Supplied text:

# # # # # # #

EPDM or Torch Down?


#1

I am looking to replace the roof on an older building, it is a low slope commercial building in missouri. I have received quotes for “torch down modified bitumen” and EPDM rubber .060. Here are my questions:

Which is better bitumen or rubber?
why am i getting different warrantees even with same manufacturers? (mulehide, and firestone)
If rubber is better, is it really 10,000 dollars better?

Any other info you can offer would be greatly appreciated as I am tired of dumping buckets!

Thank you for your knowledgeable assistance.

Corey Cantwell


#2

well…you will still dump buckets with torchdown. plus they could burn your building down doing it. i like epdm myself. better flashing details and less seams. it is on my warehouse. get more epdm estimates and see if they vary greatly as well. you should get like 5 estimates for the same scope of work, throw out the high and low bids and pick who you trust from the middle 3.


#3

ONLY IF MARHALL DOES IT! LMAO Seriously, he cannot know how to do the system if he really typed this himself. Plumbers burn more buildings down sweating pipes, but nobody hears about that. LOL

It sounds to me like the company wants to offer options, but does not like to do EPDM, or doesnt ave a lot of experience with it.


#4

Who dumps buckets with torch applied?!

Throw down your club and spotted tunic the archaic days of hot mop are gone. No reason to use hot tar on a new torch applied roof ever.

That being said, it’s going to come down to a matter of price and roof traffic. Both systems are good but I’d favor a 3-layer Torch APP in a moderate to high traffic areas. EPDM is a solid roof solution but doesn’t fair well when its walked on all the time.


#5

pitch rules…


#6

Hey, batta batta batta… SWING! & A miss…

Oh, wait. Not that kinda pitch.

EPDM for me; sounds like the only traffic will be for maintenance purposes.

# # # # # # #

[Raw records]
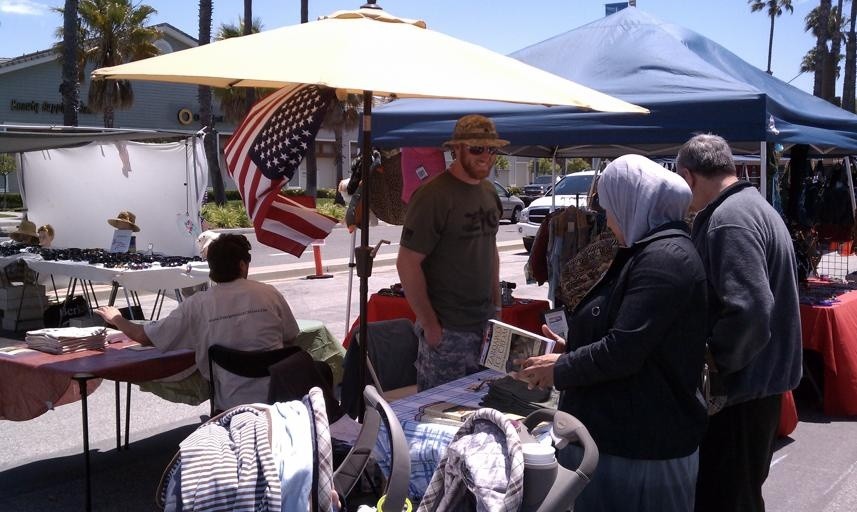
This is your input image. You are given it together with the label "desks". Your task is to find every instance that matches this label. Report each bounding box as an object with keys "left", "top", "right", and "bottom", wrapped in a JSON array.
[
  {"left": 374, "top": 368, "right": 559, "bottom": 503},
  {"left": 0, "top": 320, "right": 347, "bottom": 511},
  {"left": 796, "top": 287, "right": 857, "bottom": 420},
  {"left": 0, "top": 246, "right": 210, "bottom": 334},
  {"left": 342, "top": 292, "right": 549, "bottom": 352}
]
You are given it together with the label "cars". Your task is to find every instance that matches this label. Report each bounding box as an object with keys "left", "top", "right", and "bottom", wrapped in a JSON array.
[{"left": 492, "top": 180, "right": 525, "bottom": 224}]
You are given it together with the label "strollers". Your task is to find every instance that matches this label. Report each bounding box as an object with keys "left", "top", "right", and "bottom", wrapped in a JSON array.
[{"left": 156, "top": 386, "right": 600, "bottom": 511}]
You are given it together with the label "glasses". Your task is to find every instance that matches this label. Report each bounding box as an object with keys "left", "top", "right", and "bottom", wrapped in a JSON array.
[{"left": 465, "top": 146, "right": 499, "bottom": 156}]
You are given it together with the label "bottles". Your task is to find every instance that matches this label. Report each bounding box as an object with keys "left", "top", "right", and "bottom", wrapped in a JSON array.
[{"left": 521, "top": 442, "right": 556, "bottom": 466}]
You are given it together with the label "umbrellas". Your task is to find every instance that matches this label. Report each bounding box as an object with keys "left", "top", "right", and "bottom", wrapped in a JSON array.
[{"left": 89, "top": 0, "right": 652, "bottom": 425}]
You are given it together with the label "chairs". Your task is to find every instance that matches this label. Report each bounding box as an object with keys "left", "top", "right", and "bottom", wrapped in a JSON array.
[
  {"left": 202, "top": 344, "right": 303, "bottom": 423},
  {"left": 356, "top": 318, "right": 420, "bottom": 403},
  {"left": 268, "top": 350, "right": 379, "bottom": 501}
]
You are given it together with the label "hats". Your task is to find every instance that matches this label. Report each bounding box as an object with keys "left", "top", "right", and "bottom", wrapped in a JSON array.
[
  {"left": 442, "top": 115, "right": 511, "bottom": 148},
  {"left": 108, "top": 210, "right": 140, "bottom": 232},
  {"left": 8, "top": 220, "right": 40, "bottom": 242}
]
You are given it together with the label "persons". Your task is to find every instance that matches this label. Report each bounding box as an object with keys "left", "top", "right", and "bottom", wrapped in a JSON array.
[
  {"left": 37, "top": 224, "right": 54, "bottom": 249},
  {"left": 95, "top": 233, "right": 300, "bottom": 416},
  {"left": 512, "top": 151, "right": 709, "bottom": 511},
  {"left": 673, "top": 133, "right": 803, "bottom": 512},
  {"left": 395, "top": 114, "right": 504, "bottom": 393}
]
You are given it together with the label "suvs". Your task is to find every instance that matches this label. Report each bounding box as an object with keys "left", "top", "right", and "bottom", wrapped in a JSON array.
[
  {"left": 516, "top": 170, "right": 604, "bottom": 254},
  {"left": 518, "top": 175, "right": 561, "bottom": 203}
]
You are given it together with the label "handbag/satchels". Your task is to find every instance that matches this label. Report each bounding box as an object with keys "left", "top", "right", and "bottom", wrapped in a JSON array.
[
  {"left": 43, "top": 295, "right": 88, "bottom": 328},
  {"left": 108, "top": 306, "right": 144, "bottom": 330},
  {"left": 694, "top": 337, "right": 728, "bottom": 417}
]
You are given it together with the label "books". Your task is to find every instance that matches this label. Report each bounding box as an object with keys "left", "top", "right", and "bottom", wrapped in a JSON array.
[
  {"left": 477, "top": 320, "right": 556, "bottom": 384},
  {"left": 414, "top": 402, "right": 479, "bottom": 428}
]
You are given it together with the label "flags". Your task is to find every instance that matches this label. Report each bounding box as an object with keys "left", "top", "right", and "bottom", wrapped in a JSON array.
[{"left": 223, "top": 83, "right": 341, "bottom": 258}]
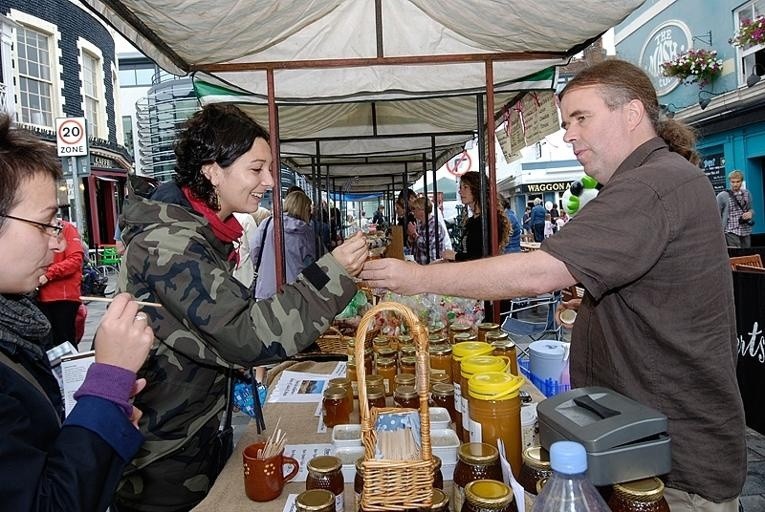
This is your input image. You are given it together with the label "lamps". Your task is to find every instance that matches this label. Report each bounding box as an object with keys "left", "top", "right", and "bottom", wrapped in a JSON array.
[
  {"left": 747, "top": 63, "right": 764, "bottom": 87},
  {"left": 662, "top": 102, "right": 696, "bottom": 119},
  {"left": 698, "top": 88, "right": 735, "bottom": 110}
]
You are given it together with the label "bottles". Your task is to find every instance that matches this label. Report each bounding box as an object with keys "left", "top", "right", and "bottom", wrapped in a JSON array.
[{"left": 536, "top": 440, "right": 613, "bottom": 512}]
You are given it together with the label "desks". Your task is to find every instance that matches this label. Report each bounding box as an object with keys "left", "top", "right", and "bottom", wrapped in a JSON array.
[{"left": 187, "top": 359, "right": 549, "bottom": 512}]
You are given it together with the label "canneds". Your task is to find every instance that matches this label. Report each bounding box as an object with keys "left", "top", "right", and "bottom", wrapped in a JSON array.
[
  {"left": 608, "top": 476, "right": 671, "bottom": 512},
  {"left": 321, "top": 322, "right": 517, "bottom": 429},
  {"left": 295, "top": 455, "right": 365, "bottom": 512},
  {"left": 428, "top": 441, "right": 551, "bottom": 512}
]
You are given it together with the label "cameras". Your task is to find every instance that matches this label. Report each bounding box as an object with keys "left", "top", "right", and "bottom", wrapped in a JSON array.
[{"left": 738, "top": 216, "right": 755, "bottom": 226}]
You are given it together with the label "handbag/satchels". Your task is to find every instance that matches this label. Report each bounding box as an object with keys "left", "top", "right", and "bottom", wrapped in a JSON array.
[{"left": 248, "top": 280, "right": 256, "bottom": 298}]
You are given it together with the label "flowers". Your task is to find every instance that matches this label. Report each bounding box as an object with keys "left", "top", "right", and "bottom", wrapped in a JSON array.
[
  {"left": 659, "top": 49, "right": 724, "bottom": 89},
  {"left": 727, "top": 15, "right": 765, "bottom": 48}
]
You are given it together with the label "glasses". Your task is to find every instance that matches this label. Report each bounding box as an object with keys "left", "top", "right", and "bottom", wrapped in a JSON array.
[{"left": 1, "top": 210, "right": 64, "bottom": 237}]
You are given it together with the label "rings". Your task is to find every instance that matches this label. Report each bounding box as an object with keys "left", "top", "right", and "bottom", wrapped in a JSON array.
[{"left": 134, "top": 314, "right": 149, "bottom": 320}]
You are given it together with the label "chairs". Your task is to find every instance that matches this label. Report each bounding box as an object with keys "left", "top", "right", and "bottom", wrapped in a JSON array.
[
  {"left": 499, "top": 288, "right": 564, "bottom": 378},
  {"left": 729, "top": 254, "right": 765, "bottom": 273},
  {"left": 560, "top": 285, "right": 585, "bottom": 302}
]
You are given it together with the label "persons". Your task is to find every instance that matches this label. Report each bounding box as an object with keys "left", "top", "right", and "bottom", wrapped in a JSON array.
[
  {"left": 34, "top": 217, "right": 84, "bottom": 354},
  {"left": 498, "top": 193, "right": 522, "bottom": 253},
  {"left": 369, "top": 187, "right": 454, "bottom": 266},
  {"left": 112, "top": 215, "right": 127, "bottom": 258},
  {"left": 521, "top": 198, "right": 569, "bottom": 242},
  {"left": 427, "top": 171, "right": 518, "bottom": 327},
  {"left": 718, "top": 169, "right": 756, "bottom": 249},
  {"left": 1, "top": 112, "right": 156, "bottom": 511},
  {"left": 363, "top": 60, "right": 748, "bottom": 511},
  {"left": 118, "top": 103, "right": 367, "bottom": 511},
  {"left": 232, "top": 186, "right": 356, "bottom": 302}
]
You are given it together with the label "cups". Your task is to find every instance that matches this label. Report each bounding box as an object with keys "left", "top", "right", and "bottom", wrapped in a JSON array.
[{"left": 242, "top": 443, "right": 298, "bottom": 502}]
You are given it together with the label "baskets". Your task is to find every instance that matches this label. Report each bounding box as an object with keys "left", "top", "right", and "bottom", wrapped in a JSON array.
[
  {"left": 356, "top": 302, "right": 441, "bottom": 511},
  {"left": 315, "top": 318, "right": 378, "bottom": 353}
]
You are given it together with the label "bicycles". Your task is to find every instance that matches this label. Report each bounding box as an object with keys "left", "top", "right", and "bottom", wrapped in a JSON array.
[{"left": 91, "top": 262, "right": 121, "bottom": 298}]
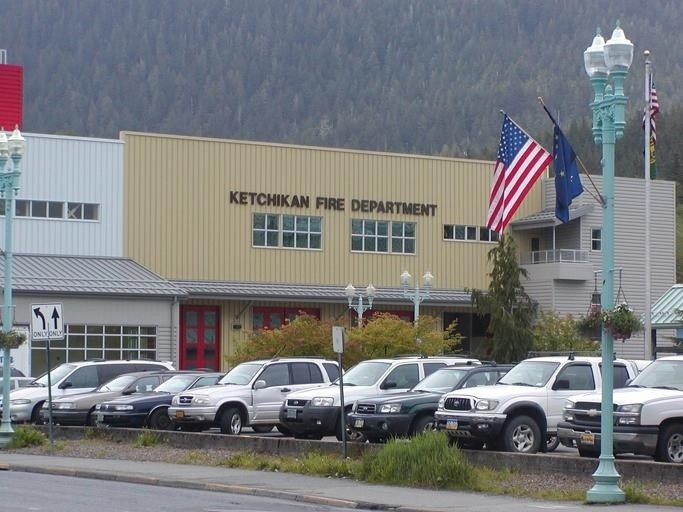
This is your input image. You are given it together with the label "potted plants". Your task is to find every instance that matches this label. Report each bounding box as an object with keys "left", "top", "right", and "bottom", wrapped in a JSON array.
[
  {"left": 603, "top": 305, "right": 643, "bottom": 340},
  {"left": 0, "top": 330, "right": 6, "bottom": 348},
  {"left": 576, "top": 311, "right": 604, "bottom": 341},
  {"left": 5, "top": 330, "right": 26, "bottom": 348}
]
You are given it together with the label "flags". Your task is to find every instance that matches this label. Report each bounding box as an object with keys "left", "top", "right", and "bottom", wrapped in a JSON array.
[
  {"left": 643, "top": 74, "right": 660, "bottom": 180},
  {"left": 486, "top": 115, "right": 553, "bottom": 237},
  {"left": 553, "top": 125, "right": 584, "bottom": 223}
]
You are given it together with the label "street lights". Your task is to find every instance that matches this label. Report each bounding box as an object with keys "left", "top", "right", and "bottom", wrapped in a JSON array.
[
  {"left": 345, "top": 280, "right": 377, "bottom": 333},
  {"left": 582, "top": 21, "right": 634, "bottom": 467},
  {"left": 1, "top": 123, "right": 28, "bottom": 435},
  {"left": 400, "top": 271, "right": 434, "bottom": 354}
]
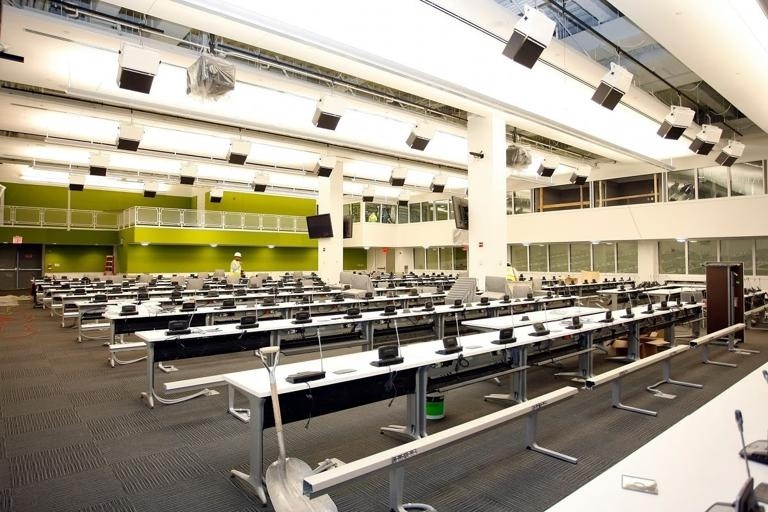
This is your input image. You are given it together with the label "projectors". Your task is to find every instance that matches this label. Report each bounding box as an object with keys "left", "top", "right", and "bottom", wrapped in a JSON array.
[
  {"left": 185, "top": 54, "right": 236, "bottom": 97},
  {"left": 506, "top": 145, "right": 532, "bottom": 166}
]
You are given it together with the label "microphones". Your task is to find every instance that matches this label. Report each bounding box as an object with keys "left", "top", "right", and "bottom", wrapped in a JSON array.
[
  {"left": 286, "top": 327, "right": 325, "bottom": 384},
  {"left": 262, "top": 271, "right": 345, "bottom": 324},
  {"left": 352, "top": 269, "right": 512, "bottom": 316},
  {"left": 705, "top": 410, "right": 765, "bottom": 512},
  {"left": 738, "top": 370, "right": 768, "bottom": 466},
  {"left": 344, "top": 294, "right": 362, "bottom": 319},
  {"left": 491, "top": 308, "right": 516, "bottom": 345},
  {"left": 369, "top": 319, "right": 404, "bottom": 367},
  {"left": 743, "top": 277, "right": 762, "bottom": 296},
  {"left": 37, "top": 274, "right": 112, "bottom": 318},
  {"left": 165, "top": 302, "right": 198, "bottom": 335},
  {"left": 435, "top": 313, "right": 463, "bottom": 355},
  {"left": 519, "top": 271, "right": 707, "bottom": 337},
  {"left": 234, "top": 300, "right": 260, "bottom": 330},
  {"left": 112, "top": 271, "right": 251, "bottom": 316}
]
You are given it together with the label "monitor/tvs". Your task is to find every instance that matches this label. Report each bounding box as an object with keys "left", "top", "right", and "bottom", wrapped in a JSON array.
[
  {"left": 306, "top": 213, "right": 333, "bottom": 239},
  {"left": 452, "top": 196, "right": 468, "bottom": 230},
  {"left": 343, "top": 215, "right": 352, "bottom": 238}
]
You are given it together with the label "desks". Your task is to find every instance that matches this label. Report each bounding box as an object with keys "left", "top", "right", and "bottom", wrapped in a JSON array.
[
  {"left": 222, "top": 270, "right": 768, "bottom": 512},
  {"left": 29, "top": 272, "right": 303, "bottom": 409}
]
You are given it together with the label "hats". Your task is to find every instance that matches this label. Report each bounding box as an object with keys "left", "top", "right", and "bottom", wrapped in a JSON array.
[{"left": 234, "top": 252, "right": 242, "bottom": 257}]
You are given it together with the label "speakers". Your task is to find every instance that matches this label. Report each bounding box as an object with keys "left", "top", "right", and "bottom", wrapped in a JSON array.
[
  {"left": 69, "top": 174, "right": 86, "bottom": 191},
  {"left": 143, "top": 141, "right": 267, "bottom": 203},
  {"left": 117, "top": 122, "right": 145, "bottom": 152},
  {"left": 656, "top": 104, "right": 746, "bottom": 167},
  {"left": 312, "top": 160, "right": 334, "bottom": 178},
  {"left": 89, "top": 153, "right": 112, "bottom": 176},
  {"left": 311, "top": 106, "right": 342, "bottom": 131},
  {"left": 363, "top": 167, "right": 445, "bottom": 207},
  {"left": 536, "top": 157, "right": 589, "bottom": 185},
  {"left": 406, "top": 130, "right": 431, "bottom": 152}
]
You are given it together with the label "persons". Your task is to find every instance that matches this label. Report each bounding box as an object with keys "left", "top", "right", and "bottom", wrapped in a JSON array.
[
  {"left": 230, "top": 251, "right": 242, "bottom": 277},
  {"left": 507, "top": 261, "right": 517, "bottom": 282},
  {"left": 368, "top": 212, "right": 377, "bottom": 222}
]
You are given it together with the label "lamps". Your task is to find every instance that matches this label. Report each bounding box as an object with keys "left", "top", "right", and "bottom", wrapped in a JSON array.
[
  {"left": 225, "top": 126, "right": 249, "bottom": 165},
  {"left": 251, "top": 167, "right": 269, "bottom": 192},
  {"left": 657, "top": 91, "right": 695, "bottom": 141},
  {"left": 690, "top": 112, "right": 724, "bottom": 156},
  {"left": 398, "top": 194, "right": 409, "bottom": 207},
  {"left": 68, "top": 167, "right": 85, "bottom": 192},
  {"left": 429, "top": 176, "right": 446, "bottom": 193},
  {"left": 313, "top": 96, "right": 341, "bottom": 130},
  {"left": 570, "top": 161, "right": 589, "bottom": 185},
  {"left": 209, "top": 180, "right": 223, "bottom": 203},
  {"left": 115, "top": 109, "right": 146, "bottom": 152},
  {"left": 405, "top": 125, "right": 431, "bottom": 151},
  {"left": 143, "top": 177, "right": 157, "bottom": 198},
  {"left": 362, "top": 189, "right": 375, "bottom": 202},
  {"left": 715, "top": 130, "right": 744, "bottom": 167},
  {"left": 537, "top": 151, "right": 558, "bottom": 177},
  {"left": 186, "top": 39, "right": 235, "bottom": 101},
  {"left": 388, "top": 170, "right": 406, "bottom": 187},
  {"left": 314, "top": 157, "right": 335, "bottom": 178},
  {"left": 505, "top": 127, "right": 530, "bottom": 167},
  {"left": 180, "top": 159, "right": 196, "bottom": 184},
  {"left": 88, "top": 144, "right": 108, "bottom": 177}
]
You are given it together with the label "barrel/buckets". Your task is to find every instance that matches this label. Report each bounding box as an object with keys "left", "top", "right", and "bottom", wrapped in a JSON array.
[{"left": 425, "top": 391, "right": 445, "bottom": 420}]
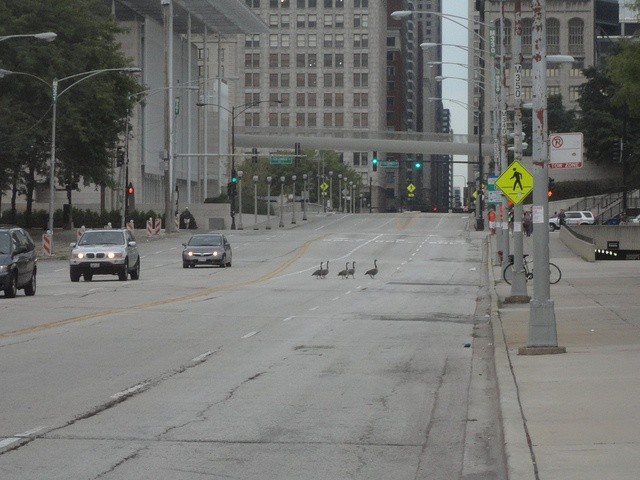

# # # # # # #

Set exercise 1: In the roofing forum thread, which state is the low-slope commercial building in?
Set exercise 2: Please continue the roofing forum thread from where it stops.

Task answer 1: Missouri.

Task answer 2:
#7

Hi,

In my area I will give you the best value for your money. If you tell me you are getting 5 bids. Mine will not be one of them.

I can not believe that you tell people to waste so many roofing contractors time.


#8

Ever been to 5 different auto dealers to look for a vehicle? It’s the nature of the business. :arrow:

I am not afraid to compete against 10 other quotes because I am confident in my product, my service & my commitment to the process.

That doesn’t mean I’m going to get 100% of the bids I place, however if I was afraid of the competition then I couldn’t sleep @ night because who knows… after I leave a jobsite any number of things can happen; additional estimators / roofers / salespeople are one of them (not all customers are there to meet & greet @ the time of inspection considering that we do our work during the same time they are probably not around).
:!:
I don’t have enough time to ONLY meet with a customer onsite to do measurements & hand out estimates.

Granted, sometimes I will drive a couple of blocks out of my way to look at a roof & see if they have done the work or not (one recent one was only 3 blocks from my house & the 2 man ‘tag team’ they hired took 5 days to do a tear-off, 2 decking repair & 30 +/- square dimensional lay. The customer will STILL have a leak @ the roof to patio joint because the underlying problem wasn’t addressed…

Cost was obviously the over abiding decision factor for these customers & my commitment to quality was not as important to them it seems. I have no idea what their quote was in relation to mine.

If I were to take rejection so deeply that it hurt my psyche then it might be better to take a job @ a hamburger joint & hope nobody changes their mind from “hamburger” to “cheeseburger”… :wink:


#9

Thanks for the replies so far guys.

I thought I would add the following…

No there isn’t much traffic on the roof, except my neighbors, I hate them. LOL sometimes I catch them on my roof watching fireworks or just drinking.

I also need to keep weight in mind, the metal of the roof is not at all new. I don’t really want to put three layers of bitumen down do I?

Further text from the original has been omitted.